Rows from a spatial reasoning dataset
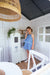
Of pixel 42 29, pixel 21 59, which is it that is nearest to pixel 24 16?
pixel 42 29

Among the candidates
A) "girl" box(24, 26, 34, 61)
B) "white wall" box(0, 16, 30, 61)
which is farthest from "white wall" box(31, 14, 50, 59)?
"white wall" box(0, 16, 30, 61)

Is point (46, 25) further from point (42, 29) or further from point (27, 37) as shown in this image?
point (27, 37)

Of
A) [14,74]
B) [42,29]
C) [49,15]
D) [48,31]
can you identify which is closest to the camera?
[14,74]

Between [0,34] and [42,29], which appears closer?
[0,34]

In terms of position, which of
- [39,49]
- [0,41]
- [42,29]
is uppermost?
[42,29]

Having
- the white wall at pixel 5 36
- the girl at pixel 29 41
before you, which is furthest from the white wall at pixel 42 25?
the white wall at pixel 5 36

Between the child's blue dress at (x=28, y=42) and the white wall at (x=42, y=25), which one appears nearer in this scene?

## SHORT EXERCISE
Everything from the line containing "Among the candidates" to the end of the data above should be quoted exactly, please, both ends included, and nothing outside that span.

## TASK OUTPUT
Among the candidates
A) "girl" box(24, 26, 34, 61)
B) "white wall" box(0, 16, 30, 61)
which is farthest from "white wall" box(31, 14, 50, 59)?
"white wall" box(0, 16, 30, 61)

Is point (46, 25) further from point (42, 29) or further from point (27, 37) as shown in this image?
point (27, 37)

Of
A) [14,74]
B) [42,29]
C) [49,15]
D) [48,31]
can you identify which is closest to the camera?
[14,74]

Between [0,34] and [42,29], which appears closer?
[0,34]

In terms of position, which of
- [39,49]
- [0,41]
- [42,29]
is uppermost?
[42,29]

Having
- the white wall at pixel 5 36
- the girl at pixel 29 41
before you, which is furthest from the white wall at pixel 42 25?
the white wall at pixel 5 36

Between the child's blue dress at (x=28, y=42) and the white wall at (x=42, y=25), which one appears nearer in this scene?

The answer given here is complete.